Both, as I previously mentioned, support legacy 2D X-client applications. But, currently, only AIGLX can take advantage of OpenGL Direct Rendering for games and the such. XGL is limited to the GL-X mechanism here. The reason for this is that the X-Server and the DRI mechanism need to co-operate with each other. However, in the GL-X solution, the X-Server that the X-client connects to is (currently) not the one that does the actual displaying. It’d probably be a very major hack to include this, and could simply be unfeasible. AIGLX wouldn’t have a problem here because X could implement DRI the same way as it does on systems now.

AIGLX also has the advantage of giving the hardware vendor opportunities to implement more goodies such as FrameLock, Quad-Buffered stereo, Workstation Overlays or SLI. By the way, I got that list from a presentation by Andy Ritger from Nividia for the 2006 XdevConf. I don’t know exactly what they are or their relevance, but Nividia obviously want to take this route toward creating a richer experience for GNU/Linux desktop users.

Another kid on the block

Before signing off with a conclusion I would like to draw attention to yet another project that is not unrelated. This is the “Virtual GL” project, which is working at supporting GL accelerated applications through a TCP network. The way this works is that a GL application running on a central server uses its GPU to perform 3D rendering, but rather than displaying the resulting pixmap on a screen there (which could be thousands of miles from the person running the program) it decodes and compresses it and streams the display to the remote user’s machine which uncompresses it and encodes it on the screen.

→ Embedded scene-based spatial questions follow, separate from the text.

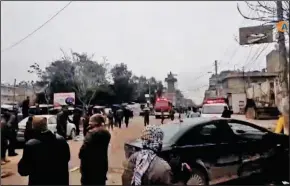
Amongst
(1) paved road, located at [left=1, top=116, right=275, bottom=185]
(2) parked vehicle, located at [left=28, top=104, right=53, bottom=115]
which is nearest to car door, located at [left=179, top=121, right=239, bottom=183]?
(1) paved road, located at [left=1, top=116, right=275, bottom=185]

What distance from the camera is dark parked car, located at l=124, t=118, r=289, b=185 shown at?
597cm

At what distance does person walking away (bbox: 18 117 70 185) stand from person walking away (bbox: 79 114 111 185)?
86 centimetres

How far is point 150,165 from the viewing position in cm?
312

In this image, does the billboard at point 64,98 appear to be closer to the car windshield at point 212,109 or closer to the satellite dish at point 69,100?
the satellite dish at point 69,100

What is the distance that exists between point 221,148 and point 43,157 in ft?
10.6

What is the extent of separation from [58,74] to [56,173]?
7.19 metres

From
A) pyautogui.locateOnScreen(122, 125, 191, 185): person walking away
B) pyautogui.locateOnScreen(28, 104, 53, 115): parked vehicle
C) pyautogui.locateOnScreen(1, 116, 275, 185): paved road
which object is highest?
pyautogui.locateOnScreen(28, 104, 53, 115): parked vehicle

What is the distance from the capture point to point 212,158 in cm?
617

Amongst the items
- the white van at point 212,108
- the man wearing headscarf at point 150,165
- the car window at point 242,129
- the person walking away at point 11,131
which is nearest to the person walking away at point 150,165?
the man wearing headscarf at point 150,165

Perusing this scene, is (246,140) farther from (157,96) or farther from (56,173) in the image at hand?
(157,96)

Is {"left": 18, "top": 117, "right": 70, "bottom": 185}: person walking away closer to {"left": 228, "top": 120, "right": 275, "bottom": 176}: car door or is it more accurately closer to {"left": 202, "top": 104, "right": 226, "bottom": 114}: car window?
{"left": 228, "top": 120, "right": 275, "bottom": 176}: car door

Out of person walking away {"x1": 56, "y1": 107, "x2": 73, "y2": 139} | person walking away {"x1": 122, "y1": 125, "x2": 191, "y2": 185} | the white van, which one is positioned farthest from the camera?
the white van

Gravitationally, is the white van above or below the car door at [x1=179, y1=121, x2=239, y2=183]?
above

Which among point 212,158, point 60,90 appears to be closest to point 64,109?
point 60,90
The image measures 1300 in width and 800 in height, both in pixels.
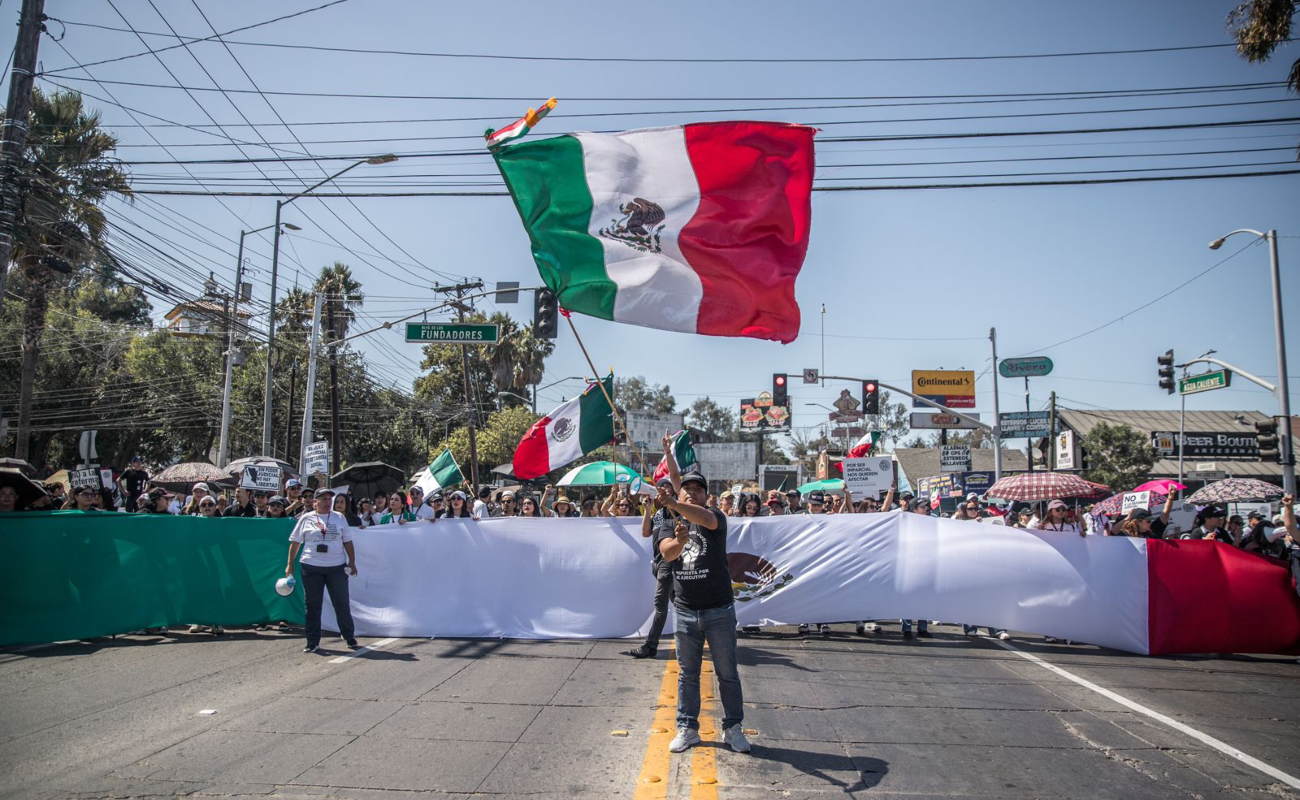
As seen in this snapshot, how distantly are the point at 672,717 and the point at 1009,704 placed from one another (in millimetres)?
2792

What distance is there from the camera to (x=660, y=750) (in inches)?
210

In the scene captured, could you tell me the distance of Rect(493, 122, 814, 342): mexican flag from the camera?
7.82m

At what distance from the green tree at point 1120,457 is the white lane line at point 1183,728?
43.3 m

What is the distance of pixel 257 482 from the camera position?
17.0 meters

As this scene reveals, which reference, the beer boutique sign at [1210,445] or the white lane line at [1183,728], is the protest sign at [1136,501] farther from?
the beer boutique sign at [1210,445]

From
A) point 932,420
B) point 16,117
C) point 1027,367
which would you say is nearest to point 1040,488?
point 16,117

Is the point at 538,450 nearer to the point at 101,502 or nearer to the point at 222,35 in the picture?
the point at 101,502

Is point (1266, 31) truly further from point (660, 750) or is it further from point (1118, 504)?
point (660, 750)

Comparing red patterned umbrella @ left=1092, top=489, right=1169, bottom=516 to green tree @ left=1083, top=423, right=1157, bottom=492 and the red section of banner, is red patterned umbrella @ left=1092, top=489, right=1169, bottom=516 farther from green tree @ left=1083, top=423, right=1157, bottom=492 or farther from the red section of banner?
green tree @ left=1083, top=423, right=1157, bottom=492

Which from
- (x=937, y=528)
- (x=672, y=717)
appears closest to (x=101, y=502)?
(x=672, y=717)

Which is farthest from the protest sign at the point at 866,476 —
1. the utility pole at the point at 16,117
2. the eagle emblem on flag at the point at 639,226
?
the utility pole at the point at 16,117

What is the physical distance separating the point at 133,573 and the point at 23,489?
2485mm

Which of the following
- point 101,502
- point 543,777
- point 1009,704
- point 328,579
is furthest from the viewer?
point 101,502

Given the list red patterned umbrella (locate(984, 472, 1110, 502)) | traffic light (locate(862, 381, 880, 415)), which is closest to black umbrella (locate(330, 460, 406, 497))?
red patterned umbrella (locate(984, 472, 1110, 502))
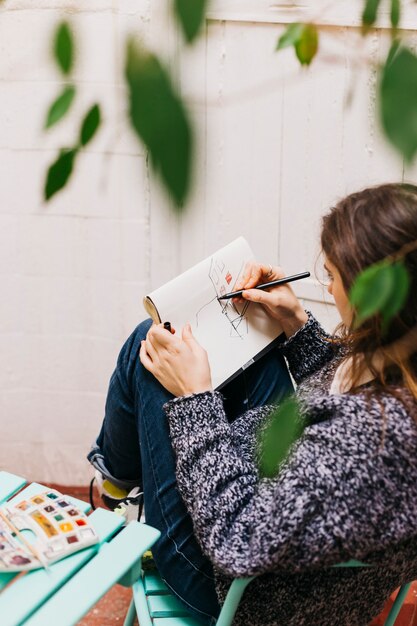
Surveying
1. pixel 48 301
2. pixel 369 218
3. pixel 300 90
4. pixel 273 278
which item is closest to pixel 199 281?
pixel 273 278

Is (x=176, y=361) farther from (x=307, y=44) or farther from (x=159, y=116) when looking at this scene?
(x=159, y=116)

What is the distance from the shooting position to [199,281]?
57.2 inches

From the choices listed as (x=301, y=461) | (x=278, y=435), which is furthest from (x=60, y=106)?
(x=301, y=461)

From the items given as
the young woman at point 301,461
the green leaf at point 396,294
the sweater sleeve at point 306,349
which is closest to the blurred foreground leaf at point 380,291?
the green leaf at point 396,294

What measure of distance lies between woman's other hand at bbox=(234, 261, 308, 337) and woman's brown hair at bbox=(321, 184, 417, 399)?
0.33m

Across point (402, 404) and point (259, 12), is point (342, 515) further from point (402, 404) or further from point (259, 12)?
point (259, 12)

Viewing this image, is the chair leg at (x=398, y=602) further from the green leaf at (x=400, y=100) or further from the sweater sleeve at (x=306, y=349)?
the green leaf at (x=400, y=100)

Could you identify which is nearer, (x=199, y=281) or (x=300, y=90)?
(x=199, y=281)

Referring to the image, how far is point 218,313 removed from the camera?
1.49m

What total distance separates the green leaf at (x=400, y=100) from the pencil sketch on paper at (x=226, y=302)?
3.40ft

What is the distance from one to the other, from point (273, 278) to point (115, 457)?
1.63 ft

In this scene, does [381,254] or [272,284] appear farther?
[272,284]

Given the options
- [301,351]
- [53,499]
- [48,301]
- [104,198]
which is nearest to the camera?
[53,499]

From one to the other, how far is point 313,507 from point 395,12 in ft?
2.28
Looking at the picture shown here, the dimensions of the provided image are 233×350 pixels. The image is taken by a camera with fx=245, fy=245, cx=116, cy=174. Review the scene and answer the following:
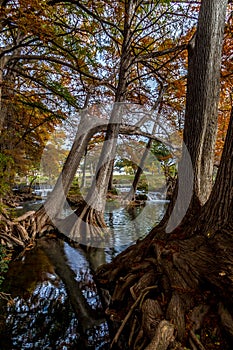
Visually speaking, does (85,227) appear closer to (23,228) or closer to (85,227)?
(85,227)

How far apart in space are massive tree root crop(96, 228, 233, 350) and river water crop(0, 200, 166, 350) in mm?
371

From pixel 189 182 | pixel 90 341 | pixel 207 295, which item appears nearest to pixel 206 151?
pixel 189 182

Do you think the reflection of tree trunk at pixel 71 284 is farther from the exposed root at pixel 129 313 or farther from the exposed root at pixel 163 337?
the exposed root at pixel 163 337

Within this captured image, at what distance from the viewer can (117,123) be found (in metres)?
8.15

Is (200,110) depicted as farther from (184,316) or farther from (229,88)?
(229,88)

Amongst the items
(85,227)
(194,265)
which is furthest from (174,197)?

This project is still in its development phase, but it looks promising. Running full blown shoot-em-all, fast-car, wizzing OpenGL games on a remote machine may be possible after all!

Conclusion

Going back to the XGL vs AIGLX confrontation, the news is there really isn’t one. Both compliment each other and help each other; and not just in the extensive code sharing the developers are involved in. They share far more similarities than there are differences. XGL is easier to implement for hardware vendors who want to exercise minimal development effort in GNU/Linux solutions, and AIGLX is good for those who wish to take the desktop experience to new heights.

I am looking forward to witnessing GNU/Linux being taken to new places by both projects.

License

This work is licensed under the GNU Free Documentation License.